The Scottish Government has been urged to tackle inequality when it comes to pupils studying Stem (Science, Technology, Engineering and Mathematics) subjects.
The document, by the Scottish Parliament’s Education Committee, said disadvantages caused by rurality, deprivation and gender must be addressed.
It recommends the government reviews its approach to Stem initiatives to ensure they focus on remote areas to counteract the “urban bias” of numerous projects.
It also says internet connectivity must be improved in such areas, highlighting evidence given by computing lecturer Karen Petrie to the committee.
She told members: “One rural school said that it cannot have all the computers accessing the internet at once or it will crash, which is a major issue for teaching computing science.”
Another contributor said the Stem Ambassador Network, which aims to introduce inspiring scientists to children, was not reaching out to enough pupils in the Highlands.
Kathryn Thomas, a development officer with the Raise (Raising Aspiration in Science in Education) project, said the Highlands “suffered” because its Stem Ambassador Network was based at Aberdeen Science Centre which covered seven local authorities.
“I think that 300 Stem ambassadors are signed up for the Highland region, but their commitment is to one visit a year and they are spread out, so we have not had much success in using the STEM ambassador network,” Ms Thomas said.
She also expressed concern that the Raise programme’s development officer post may not be sustainable in the Highland area.
When looking at deprivation, the report mentioned anecdotal evidence that parents are being called on to fund activities while teachers and staff are paying for resources out of their own pocket.
More role models from industry were helping learning in affluent areas compared with socially deprived areas and rural communities.
The report also identified gender discrimination – whether unconscious or otherwise – as a barrier to girls becoming involved in science.
Highland Tory MSP Jamie Halcro Johnston, said: “The Stem subjects are gateways to fulfilling and well-paid jobs, and it is imperative that children across Scotland have equal access to them.

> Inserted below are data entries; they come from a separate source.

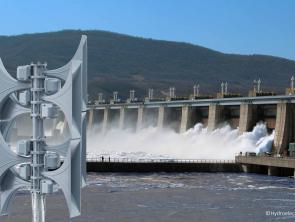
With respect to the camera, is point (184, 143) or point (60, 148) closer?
point (60, 148)

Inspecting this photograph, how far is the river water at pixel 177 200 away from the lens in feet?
157

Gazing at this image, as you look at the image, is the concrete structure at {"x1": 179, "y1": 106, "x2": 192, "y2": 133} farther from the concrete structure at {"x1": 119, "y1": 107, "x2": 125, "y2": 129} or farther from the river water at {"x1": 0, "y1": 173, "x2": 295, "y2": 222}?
the river water at {"x1": 0, "y1": 173, "x2": 295, "y2": 222}

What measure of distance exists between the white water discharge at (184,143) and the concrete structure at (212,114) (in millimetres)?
1627

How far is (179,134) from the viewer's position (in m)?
125

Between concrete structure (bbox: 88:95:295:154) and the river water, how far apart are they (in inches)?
622

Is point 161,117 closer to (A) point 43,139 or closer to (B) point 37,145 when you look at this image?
(A) point 43,139

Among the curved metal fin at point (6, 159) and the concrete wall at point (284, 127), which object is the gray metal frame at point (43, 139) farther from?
the concrete wall at point (284, 127)

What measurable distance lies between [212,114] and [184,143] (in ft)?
34.5

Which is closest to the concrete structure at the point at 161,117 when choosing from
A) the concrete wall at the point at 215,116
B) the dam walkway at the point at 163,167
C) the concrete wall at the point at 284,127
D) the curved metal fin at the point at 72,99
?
the concrete wall at the point at 215,116

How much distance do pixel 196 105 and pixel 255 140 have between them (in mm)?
20937

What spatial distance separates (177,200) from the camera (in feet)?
190

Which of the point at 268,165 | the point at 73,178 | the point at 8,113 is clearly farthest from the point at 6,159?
the point at 268,165

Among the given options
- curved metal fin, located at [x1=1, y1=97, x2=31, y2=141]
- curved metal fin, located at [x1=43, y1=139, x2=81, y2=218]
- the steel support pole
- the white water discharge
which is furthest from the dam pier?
curved metal fin, located at [x1=43, y1=139, x2=81, y2=218]

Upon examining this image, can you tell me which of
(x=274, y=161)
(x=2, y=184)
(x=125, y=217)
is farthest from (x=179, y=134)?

No-one should be held back because of where they live.”
A Scottish Government spokesman said the report’s recommendations would be responded to in due course.
The spokesman said: “Rural schools and authorities are benefitting from Education Scotland STEM professional learning grants and My World of Work Live is being extended to those in more remote and rural areas. We have taken action to raise awareness of gender bias with parents, families and teachers at all stages of the education process. We will build on this, including through working with the new Improving Gender Balance and Equalities team, who are taking forward a programme of work under the STEM education and training strategy.
“Improving the education and life chances of all children and young people – irrespective of their background – is one of the defining missions of the Scottish Government. We are investing £750 million during this Parliament to ensure every child has an equal chance to succeed.”